Developmental patterns of proteoglycan-containing extracellular matrix in perineuronal nets and neuropil of the postnatal rat brain

The extracellular matrix is involved in various morphogenetic processes which are accompanied by changes in its physicochemical properties and spatial organization. In the adult brain it contributes to cellular communication and the regulation of neuronal activity. The present study deals with the postnatal appearance and transformation into adult distribution patterns of extracellular matrix components related to chondroitin-sulphate proteoglycans (CSPGs) in the rat brain. The differential accumulation of these components in neuropil and in perineuronal nets (PNs) enriched in certain regions was examined in 0-, 7-, 14-, 21- and 35-day-old rats and adult animals using the N-acetylgalactosamine-binding Wisteria floribunda agglutinin (WFA) and immunocytochemical detection of CSPGs. The lectin stained the olfactory-bulb glomerular layer and layer Ia of piriform and entorhinal cortex already in newborn animals. On postnatal day 7 diffuse neuropil staining was additionally found in certain subcortical nuclei and in deep neocortical layers. The first sharply contoured PNs were detected at this age in the brain stem, indicating the more advanced maturation of matrix components in subcortical regions.

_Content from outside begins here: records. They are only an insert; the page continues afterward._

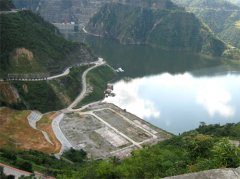 云南省大理州水务局检查小湾水电站水土保持设施落实情况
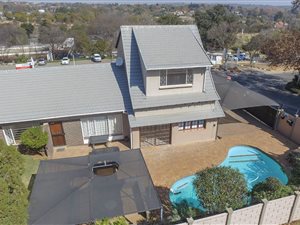3 Bed House in Parkmore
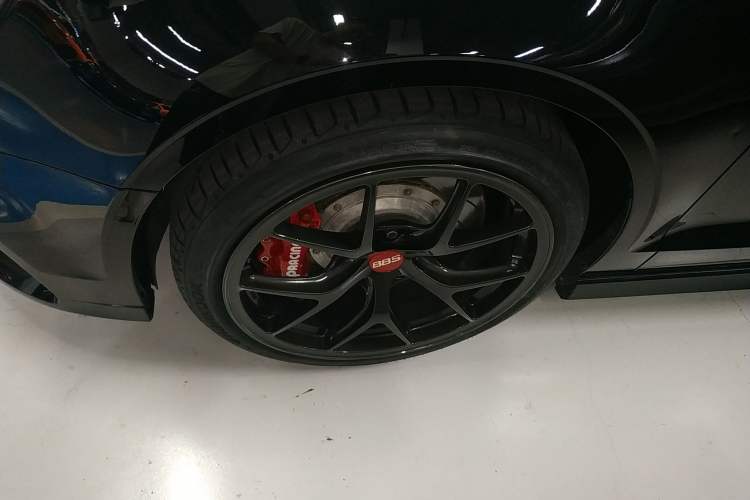 Used Audi S3 2019 S3 2.0T Limousine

CSPG immunoreactivity yielded staining patterns largely identical to WFA-binding patterns but appeared only between postnatal day 14 and 21. The adult-like stage was revealed with both methods between 21 and 35 days after birth. The results provide further evidence that the accumulation of certain CSPGs in the extracellular space is spatiotemporally related to distinct patterns of neuronal activity at the regional and cellular level.